Is there a way out? I really don’t see one at the moment. Personally, I make it a point not to buy anything unless I know exactly what I need it for and where I’m going to put it, but I still wind up with ridiculous amounts of stuff! If I don’t buy it, people give it to us. At my son’s hairdresser today, they gave him a balloon, a cookie cutter and a sucker. His doctor gave him three stickers last week. He got another plastic toy in his fast food kid’s meal yesterday. I suppose it’s just an unfortunate side effect of living in such a prosperous society. I guess I could wish the country’s economy would collapse, but that would be like my tornado wish – short-sighted and selfish. Still I look forward to a day when I won’t spend most of my day dealing with stuff.

August 10

What a Wonderful World

My baby girl started walking today.

20 miles away on the south side of Indianapolis, a family is burying their 10-year-old son, murdered in his home by an unknown attacker.

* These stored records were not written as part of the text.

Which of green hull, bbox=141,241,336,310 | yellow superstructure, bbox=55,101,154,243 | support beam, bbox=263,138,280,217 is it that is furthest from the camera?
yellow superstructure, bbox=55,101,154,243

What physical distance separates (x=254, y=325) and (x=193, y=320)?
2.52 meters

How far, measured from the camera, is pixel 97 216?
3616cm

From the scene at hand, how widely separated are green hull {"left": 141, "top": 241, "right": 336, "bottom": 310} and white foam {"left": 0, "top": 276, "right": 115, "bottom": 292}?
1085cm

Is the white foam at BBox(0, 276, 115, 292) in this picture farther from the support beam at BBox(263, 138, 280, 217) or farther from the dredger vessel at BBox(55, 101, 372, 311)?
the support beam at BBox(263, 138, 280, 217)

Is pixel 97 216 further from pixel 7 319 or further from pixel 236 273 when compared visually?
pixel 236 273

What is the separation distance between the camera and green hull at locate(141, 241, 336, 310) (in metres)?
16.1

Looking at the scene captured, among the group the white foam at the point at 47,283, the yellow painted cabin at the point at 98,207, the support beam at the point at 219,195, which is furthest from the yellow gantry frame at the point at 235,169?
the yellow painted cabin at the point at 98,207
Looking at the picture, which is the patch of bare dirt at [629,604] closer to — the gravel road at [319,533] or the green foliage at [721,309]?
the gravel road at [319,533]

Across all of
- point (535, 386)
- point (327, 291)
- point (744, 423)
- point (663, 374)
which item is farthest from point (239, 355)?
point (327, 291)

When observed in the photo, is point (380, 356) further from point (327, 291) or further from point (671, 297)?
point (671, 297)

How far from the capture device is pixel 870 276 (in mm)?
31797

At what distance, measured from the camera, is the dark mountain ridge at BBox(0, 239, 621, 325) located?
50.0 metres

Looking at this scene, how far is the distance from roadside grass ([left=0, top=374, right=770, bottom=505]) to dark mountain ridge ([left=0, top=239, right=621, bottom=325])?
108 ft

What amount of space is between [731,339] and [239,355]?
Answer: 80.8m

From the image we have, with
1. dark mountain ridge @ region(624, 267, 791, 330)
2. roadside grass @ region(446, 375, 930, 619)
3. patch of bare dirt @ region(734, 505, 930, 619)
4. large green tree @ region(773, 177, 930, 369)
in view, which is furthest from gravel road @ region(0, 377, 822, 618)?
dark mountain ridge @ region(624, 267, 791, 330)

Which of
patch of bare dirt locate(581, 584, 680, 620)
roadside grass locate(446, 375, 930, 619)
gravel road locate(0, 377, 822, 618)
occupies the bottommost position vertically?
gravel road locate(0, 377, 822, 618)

1500 miles away in Utah, the dead body of a 5-year-old girl was discovered in her neighbor’s basement.

1800 miles away in Seattle, the dead body of a 3-year-old body of a little boy and his family was found in a burned-out house.

6200 miles away in the Middle East, children are being blown up by Hezbollah and Israeli bombs.

A couple of weeks ago, a friend of mine said that the world was getting scarier, that it wasn’t nearly as safe as it was when we were growing up. At the time, I demurred, reminding her that when we were growing up, we weren’t being constantly bombarded with bad news as we are now. After all, in the 1970’s, we got four channels on TV, five on good days, and they all went off the air at midnight. We didn’t have six or seven 24-hour news networks. We didn’t have “e-mail alerts,” warning us about all the latest scams and criminal strategies. We didn’t have instant access to world news through the internet on our PCs and cell phones. So, I argued, the world may have seemed safer, especially to a child, than it does now to us as adults.

Today, though, I was just glancing at the headlines and couldn’t help wondering: was my friend right? Is the world getting scarier, nastier, more dangerous? All I know is that I want to hang on to my children, keep them close, stay with them every minute. Of course, that’s impossible. My son starts kindergarten soon.

And my daughter started walking today.